The policeman tries again. “You know, like in the old days – when some things about people were sort of secret. Well, not exactly secret, just things you didn't tell everyone.”
“Yeah, I know it's kind of hard to take in. You and all your friends are posting pics and vids of yourself twenty-four seven, and telling each other and everyone else what you are doing and thinking and what you had for breakfast.” He pauses for effect. “And these folk are doing the opposite.”
“Thing is, everybody leaves traces on the interwebs, even if they don't mean to. But the very rich, they don't like this. They don't want to be in the same space as you, even a virtual space. It makes them feel dirty, like you touched them.”
“So they pay for a pynchoning service. Back in the twentieth, there was this writer – sort of a blogger, but on paper things called books – called Pynchon. He went to a lot of trouble to make himself disappear – found all the old paper records of himself and tore them up, stuff like that. So now they call a bot that trawls through the webs, cleaning up those traces – the billing records, the address databases, and the CCTV footage -- they call that a pynchoning service, after the writer guy. The bot just erases everything on the web that's a trace of the rich people.”
“But I'm not rich, and I haven't paid for any service,” whines the caller.
“That's what I've been trying to explain for the last half an hour. You haven't, but you look or sound like someone else who has paid for pynchoning. Enough like them for the bot to be erasing the traces of you. Maybe you've got the same name as a rich lady, or there's something similar about your behavioural footprint – the shape of the traces that you leave. Anyway, the bot has a fix on you now, and any trace you make gets rubbed out. We call it cross-pynchoning because it's like cross-fire. Nobody wanted to wipe you out, you just got caught in the cross-fire.”
“And it won't just be the pictures, I'm afraid. It's going to get worse.”
“Worse? What do you mean, worse?” asks the woman.

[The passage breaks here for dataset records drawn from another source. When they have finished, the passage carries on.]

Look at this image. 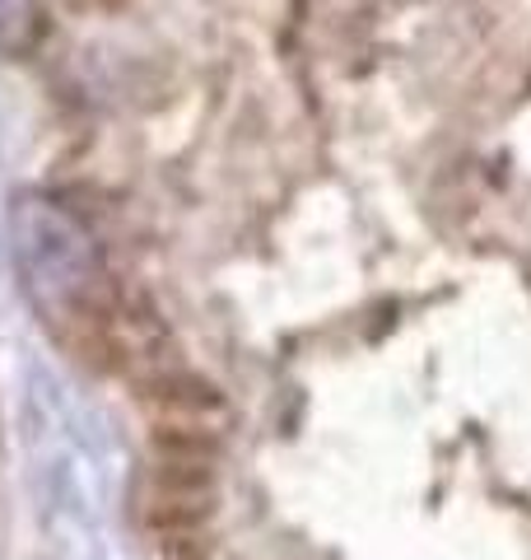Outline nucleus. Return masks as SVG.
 <instances>
[{
	"instance_id": "f257e3e1",
	"label": "nucleus",
	"mask_w": 531,
	"mask_h": 560,
	"mask_svg": "<svg viewBox=\"0 0 531 560\" xmlns=\"http://www.w3.org/2000/svg\"><path fill=\"white\" fill-rule=\"evenodd\" d=\"M140 411H145L154 430L158 458H187V463H210L215 448L224 444L234 411L220 397V388L191 378L187 370L164 374L140 388Z\"/></svg>"
},
{
	"instance_id": "f03ea898",
	"label": "nucleus",
	"mask_w": 531,
	"mask_h": 560,
	"mask_svg": "<svg viewBox=\"0 0 531 560\" xmlns=\"http://www.w3.org/2000/svg\"><path fill=\"white\" fill-rule=\"evenodd\" d=\"M140 514L164 547L197 541L205 523L215 518V471H210V463L158 458L145 490H140Z\"/></svg>"
}]
</instances>
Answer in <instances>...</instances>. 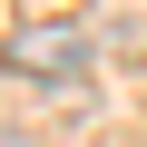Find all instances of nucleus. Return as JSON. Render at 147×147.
Listing matches in <instances>:
<instances>
[{
    "mask_svg": "<svg viewBox=\"0 0 147 147\" xmlns=\"http://www.w3.org/2000/svg\"><path fill=\"white\" fill-rule=\"evenodd\" d=\"M10 59L39 69V79H69V69H88V30L79 20H20L10 30Z\"/></svg>",
    "mask_w": 147,
    "mask_h": 147,
    "instance_id": "nucleus-1",
    "label": "nucleus"
}]
</instances>
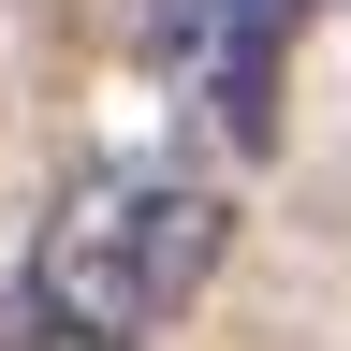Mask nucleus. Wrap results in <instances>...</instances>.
<instances>
[{"instance_id":"nucleus-3","label":"nucleus","mask_w":351,"mask_h":351,"mask_svg":"<svg viewBox=\"0 0 351 351\" xmlns=\"http://www.w3.org/2000/svg\"><path fill=\"white\" fill-rule=\"evenodd\" d=\"M337 15H351V0H337Z\"/></svg>"},{"instance_id":"nucleus-2","label":"nucleus","mask_w":351,"mask_h":351,"mask_svg":"<svg viewBox=\"0 0 351 351\" xmlns=\"http://www.w3.org/2000/svg\"><path fill=\"white\" fill-rule=\"evenodd\" d=\"M15 351H73V337H29V322H15Z\"/></svg>"},{"instance_id":"nucleus-1","label":"nucleus","mask_w":351,"mask_h":351,"mask_svg":"<svg viewBox=\"0 0 351 351\" xmlns=\"http://www.w3.org/2000/svg\"><path fill=\"white\" fill-rule=\"evenodd\" d=\"M219 249H234V191H205V176H73L59 219L29 234L15 322L73 351H147L161 322L205 307Z\"/></svg>"}]
</instances>
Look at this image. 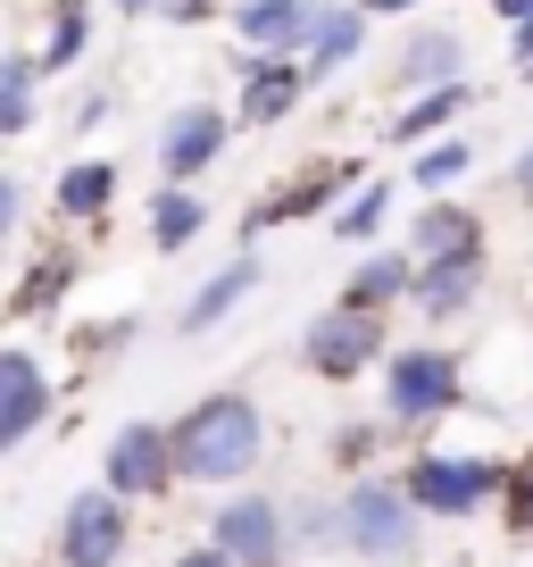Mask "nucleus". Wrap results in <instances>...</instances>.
I'll return each mask as SVG.
<instances>
[{
  "instance_id": "nucleus-1",
  "label": "nucleus",
  "mask_w": 533,
  "mask_h": 567,
  "mask_svg": "<svg viewBox=\"0 0 533 567\" xmlns=\"http://www.w3.org/2000/svg\"><path fill=\"white\" fill-rule=\"evenodd\" d=\"M266 460V417L242 392H209L176 417V476L184 484H250Z\"/></svg>"
},
{
  "instance_id": "nucleus-2",
  "label": "nucleus",
  "mask_w": 533,
  "mask_h": 567,
  "mask_svg": "<svg viewBox=\"0 0 533 567\" xmlns=\"http://www.w3.org/2000/svg\"><path fill=\"white\" fill-rule=\"evenodd\" d=\"M417 501L409 484H391V476H358L351 493H342V550L367 567H400L417 550Z\"/></svg>"
},
{
  "instance_id": "nucleus-3",
  "label": "nucleus",
  "mask_w": 533,
  "mask_h": 567,
  "mask_svg": "<svg viewBox=\"0 0 533 567\" xmlns=\"http://www.w3.org/2000/svg\"><path fill=\"white\" fill-rule=\"evenodd\" d=\"M467 392L459 359L433 351V342H409V351H391L384 359V417L391 425H426V417H450Z\"/></svg>"
},
{
  "instance_id": "nucleus-4",
  "label": "nucleus",
  "mask_w": 533,
  "mask_h": 567,
  "mask_svg": "<svg viewBox=\"0 0 533 567\" xmlns=\"http://www.w3.org/2000/svg\"><path fill=\"white\" fill-rule=\"evenodd\" d=\"M409 501L426 517H475L492 493H509V467L500 460H459V451H426V460H409Z\"/></svg>"
},
{
  "instance_id": "nucleus-5",
  "label": "nucleus",
  "mask_w": 533,
  "mask_h": 567,
  "mask_svg": "<svg viewBox=\"0 0 533 567\" xmlns=\"http://www.w3.org/2000/svg\"><path fill=\"white\" fill-rule=\"evenodd\" d=\"M209 543L226 550L233 567H284L292 559V509L266 493H233L226 509L209 517Z\"/></svg>"
},
{
  "instance_id": "nucleus-6",
  "label": "nucleus",
  "mask_w": 533,
  "mask_h": 567,
  "mask_svg": "<svg viewBox=\"0 0 533 567\" xmlns=\"http://www.w3.org/2000/svg\"><path fill=\"white\" fill-rule=\"evenodd\" d=\"M101 484L117 501L167 493V484H176V425H150V417L117 425V434H108V460H101Z\"/></svg>"
},
{
  "instance_id": "nucleus-7",
  "label": "nucleus",
  "mask_w": 533,
  "mask_h": 567,
  "mask_svg": "<svg viewBox=\"0 0 533 567\" xmlns=\"http://www.w3.org/2000/svg\"><path fill=\"white\" fill-rule=\"evenodd\" d=\"M301 359L317 375H334V384H351L367 359H384V318H367V309H325V318H309Z\"/></svg>"
},
{
  "instance_id": "nucleus-8",
  "label": "nucleus",
  "mask_w": 533,
  "mask_h": 567,
  "mask_svg": "<svg viewBox=\"0 0 533 567\" xmlns=\"http://www.w3.org/2000/svg\"><path fill=\"white\" fill-rule=\"evenodd\" d=\"M125 559V501L108 493H75L59 517V567H117Z\"/></svg>"
},
{
  "instance_id": "nucleus-9",
  "label": "nucleus",
  "mask_w": 533,
  "mask_h": 567,
  "mask_svg": "<svg viewBox=\"0 0 533 567\" xmlns=\"http://www.w3.org/2000/svg\"><path fill=\"white\" fill-rule=\"evenodd\" d=\"M51 417V375H42V359L34 351H0V451H18L34 425Z\"/></svg>"
},
{
  "instance_id": "nucleus-10",
  "label": "nucleus",
  "mask_w": 533,
  "mask_h": 567,
  "mask_svg": "<svg viewBox=\"0 0 533 567\" xmlns=\"http://www.w3.org/2000/svg\"><path fill=\"white\" fill-rule=\"evenodd\" d=\"M217 151H226V117H217V109H176V117H167V134H159V167H167L176 184H192Z\"/></svg>"
},
{
  "instance_id": "nucleus-11",
  "label": "nucleus",
  "mask_w": 533,
  "mask_h": 567,
  "mask_svg": "<svg viewBox=\"0 0 533 567\" xmlns=\"http://www.w3.org/2000/svg\"><path fill=\"white\" fill-rule=\"evenodd\" d=\"M483 292V250H459V259H417V309L426 318H459Z\"/></svg>"
},
{
  "instance_id": "nucleus-12",
  "label": "nucleus",
  "mask_w": 533,
  "mask_h": 567,
  "mask_svg": "<svg viewBox=\"0 0 533 567\" xmlns=\"http://www.w3.org/2000/svg\"><path fill=\"white\" fill-rule=\"evenodd\" d=\"M250 292H259V259H233V267H217V276L200 284L192 301H184V318H176V326H184V334L200 342V334H217V326H226L233 309L250 301Z\"/></svg>"
},
{
  "instance_id": "nucleus-13",
  "label": "nucleus",
  "mask_w": 533,
  "mask_h": 567,
  "mask_svg": "<svg viewBox=\"0 0 533 567\" xmlns=\"http://www.w3.org/2000/svg\"><path fill=\"white\" fill-rule=\"evenodd\" d=\"M391 301H417V250H375V259L351 276V301H342V309H367V318H384Z\"/></svg>"
},
{
  "instance_id": "nucleus-14",
  "label": "nucleus",
  "mask_w": 533,
  "mask_h": 567,
  "mask_svg": "<svg viewBox=\"0 0 533 567\" xmlns=\"http://www.w3.org/2000/svg\"><path fill=\"white\" fill-rule=\"evenodd\" d=\"M317 18H325L317 0H242V18H233V25H242L250 42H266V51H284V42L317 34Z\"/></svg>"
},
{
  "instance_id": "nucleus-15",
  "label": "nucleus",
  "mask_w": 533,
  "mask_h": 567,
  "mask_svg": "<svg viewBox=\"0 0 533 567\" xmlns=\"http://www.w3.org/2000/svg\"><path fill=\"white\" fill-rule=\"evenodd\" d=\"M301 75L309 68H292V59H259L250 84H242V125H275L292 109V92H301Z\"/></svg>"
},
{
  "instance_id": "nucleus-16",
  "label": "nucleus",
  "mask_w": 533,
  "mask_h": 567,
  "mask_svg": "<svg viewBox=\"0 0 533 567\" xmlns=\"http://www.w3.org/2000/svg\"><path fill=\"white\" fill-rule=\"evenodd\" d=\"M442 84H459V42L417 34L409 51H400V92H442Z\"/></svg>"
},
{
  "instance_id": "nucleus-17",
  "label": "nucleus",
  "mask_w": 533,
  "mask_h": 567,
  "mask_svg": "<svg viewBox=\"0 0 533 567\" xmlns=\"http://www.w3.org/2000/svg\"><path fill=\"white\" fill-rule=\"evenodd\" d=\"M409 250H417V259H459V250H483V234H475L467 209H426L417 234H409Z\"/></svg>"
},
{
  "instance_id": "nucleus-18",
  "label": "nucleus",
  "mask_w": 533,
  "mask_h": 567,
  "mask_svg": "<svg viewBox=\"0 0 533 567\" xmlns=\"http://www.w3.org/2000/svg\"><path fill=\"white\" fill-rule=\"evenodd\" d=\"M358 42H367V18H358V9H325V18H317V34H309V59H317L309 75L351 68V59H358Z\"/></svg>"
},
{
  "instance_id": "nucleus-19",
  "label": "nucleus",
  "mask_w": 533,
  "mask_h": 567,
  "mask_svg": "<svg viewBox=\"0 0 533 567\" xmlns=\"http://www.w3.org/2000/svg\"><path fill=\"white\" fill-rule=\"evenodd\" d=\"M200 226H209V209H200V200L184 193V184H167V193L150 200V243H159V250H184Z\"/></svg>"
},
{
  "instance_id": "nucleus-20",
  "label": "nucleus",
  "mask_w": 533,
  "mask_h": 567,
  "mask_svg": "<svg viewBox=\"0 0 533 567\" xmlns=\"http://www.w3.org/2000/svg\"><path fill=\"white\" fill-rule=\"evenodd\" d=\"M108 193H117V167H108V159H75L67 176H59V209H67V217H101Z\"/></svg>"
},
{
  "instance_id": "nucleus-21",
  "label": "nucleus",
  "mask_w": 533,
  "mask_h": 567,
  "mask_svg": "<svg viewBox=\"0 0 533 567\" xmlns=\"http://www.w3.org/2000/svg\"><path fill=\"white\" fill-rule=\"evenodd\" d=\"M34 75L42 59H0V142L34 125Z\"/></svg>"
},
{
  "instance_id": "nucleus-22",
  "label": "nucleus",
  "mask_w": 533,
  "mask_h": 567,
  "mask_svg": "<svg viewBox=\"0 0 533 567\" xmlns=\"http://www.w3.org/2000/svg\"><path fill=\"white\" fill-rule=\"evenodd\" d=\"M467 109V84H442V92H426V101H409L400 109V125H391V134L400 142H417V134H433V125H450Z\"/></svg>"
},
{
  "instance_id": "nucleus-23",
  "label": "nucleus",
  "mask_w": 533,
  "mask_h": 567,
  "mask_svg": "<svg viewBox=\"0 0 533 567\" xmlns=\"http://www.w3.org/2000/svg\"><path fill=\"white\" fill-rule=\"evenodd\" d=\"M467 167H475V151H467V134H459V142H442V151L417 159V193H442V184H459Z\"/></svg>"
},
{
  "instance_id": "nucleus-24",
  "label": "nucleus",
  "mask_w": 533,
  "mask_h": 567,
  "mask_svg": "<svg viewBox=\"0 0 533 567\" xmlns=\"http://www.w3.org/2000/svg\"><path fill=\"white\" fill-rule=\"evenodd\" d=\"M391 200H400V193H391V184H367V193H358L351 209L334 217V234H342V243H358V234H375V226H384V209H391Z\"/></svg>"
},
{
  "instance_id": "nucleus-25",
  "label": "nucleus",
  "mask_w": 533,
  "mask_h": 567,
  "mask_svg": "<svg viewBox=\"0 0 533 567\" xmlns=\"http://www.w3.org/2000/svg\"><path fill=\"white\" fill-rule=\"evenodd\" d=\"M75 51H84V9H75V0H67V9H59V18H51V51H42V68H67Z\"/></svg>"
},
{
  "instance_id": "nucleus-26",
  "label": "nucleus",
  "mask_w": 533,
  "mask_h": 567,
  "mask_svg": "<svg viewBox=\"0 0 533 567\" xmlns=\"http://www.w3.org/2000/svg\"><path fill=\"white\" fill-rule=\"evenodd\" d=\"M509 517H516V534L533 543V451L509 467Z\"/></svg>"
},
{
  "instance_id": "nucleus-27",
  "label": "nucleus",
  "mask_w": 533,
  "mask_h": 567,
  "mask_svg": "<svg viewBox=\"0 0 533 567\" xmlns=\"http://www.w3.org/2000/svg\"><path fill=\"white\" fill-rule=\"evenodd\" d=\"M18 217H25V193H18V176H0V243L18 234Z\"/></svg>"
},
{
  "instance_id": "nucleus-28",
  "label": "nucleus",
  "mask_w": 533,
  "mask_h": 567,
  "mask_svg": "<svg viewBox=\"0 0 533 567\" xmlns=\"http://www.w3.org/2000/svg\"><path fill=\"white\" fill-rule=\"evenodd\" d=\"M176 567H233L217 543H192V550H176Z\"/></svg>"
},
{
  "instance_id": "nucleus-29",
  "label": "nucleus",
  "mask_w": 533,
  "mask_h": 567,
  "mask_svg": "<svg viewBox=\"0 0 533 567\" xmlns=\"http://www.w3.org/2000/svg\"><path fill=\"white\" fill-rule=\"evenodd\" d=\"M516 193L533 200V142H525V151H516Z\"/></svg>"
},
{
  "instance_id": "nucleus-30",
  "label": "nucleus",
  "mask_w": 533,
  "mask_h": 567,
  "mask_svg": "<svg viewBox=\"0 0 533 567\" xmlns=\"http://www.w3.org/2000/svg\"><path fill=\"white\" fill-rule=\"evenodd\" d=\"M516 68H533V18L516 25Z\"/></svg>"
},
{
  "instance_id": "nucleus-31",
  "label": "nucleus",
  "mask_w": 533,
  "mask_h": 567,
  "mask_svg": "<svg viewBox=\"0 0 533 567\" xmlns=\"http://www.w3.org/2000/svg\"><path fill=\"white\" fill-rule=\"evenodd\" d=\"M500 18H516V25H525V18H533V0H500Z\"/></svg>"
},
{
  "instance_id": "nucleus-32",
  "label": "nucleus",
  "mask_w": 533,
  "mask_h": 567,
  "mask_svg": "<svg viewBox=\"0 0 533 567\" xmlns=\"http://www.w3.org/2000/svg\"><path fill=\"white\" fill-rule=\"evenodd\" d=\"M367 9H384V18H400V9H417V0H367Z\"/></svg>"
},
{
  "instance_id": "nucleus-33",
  "label": "nucleus",
  "mask_w": 533,
  "mask_h": 567,
  "mask_svg": "<svg viewBox=\"0 0 533 567\" xmlns=\"http://www.w3.org/2000/svg\"><path fill=\"white\" fill-rule=\"evenodd\" d=\"M117 9H159V0H117Z\"/></svg>"
},
{
  "instance_id": "nucleus-34",
  "label": "nucleus",
  "mask_w": 533,
  "mask_h": 567,
  "mask_svg": "<svg viewBox=\"0 0 533 567\" xmlns=\"http://www.w3.org/2000/svg\"><path fill=\"white\" fill-rule=\"evenodd\" d=\"M525 84H533V68H525Z\"/></svg>"
}]
</instances>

“It's going to be everything, I'm afraid. Your high school records. Your medical records. Your accounts. If it's still there now, it'll be gone soon. The bots have a very high level of access on all the major public servers.”
“This must be against the law! Why can't you do something?” She is gasping now, and her voice is shrill and loud.
The policeman looks embarrassed. “It's...it's a very grey area. The identity laws are mainly about theft. Somebody steals your identity to get stuff they aren't supposed to have, it's against the law. You try to use someone else's identity, it's a crime. But the law is about the deception and the thing you use it for. Identity wipe? Did anything get stolen? Did anyone lose any money that was coming to them? Nah...so no crime.”
“So what am I supposed to do?”
The policeman shrugs helplessly. “Live with it. Change your name and start over. I can recommend a counsellor that helps with cases like this. Unless you are really, really rich – then you could try a counter-pynchoner; but you aren't really rich, are you? Because if you were, you wouldn't be calling me, would you?”
For a while the woman caller stares at the image of the policeman on her vidscreen. After a long minute she hangs up, and his screen goes dark. The policeman goes back to his keyboard. He knows that she will call back for the name of the counsellor in a few hours. They usually did.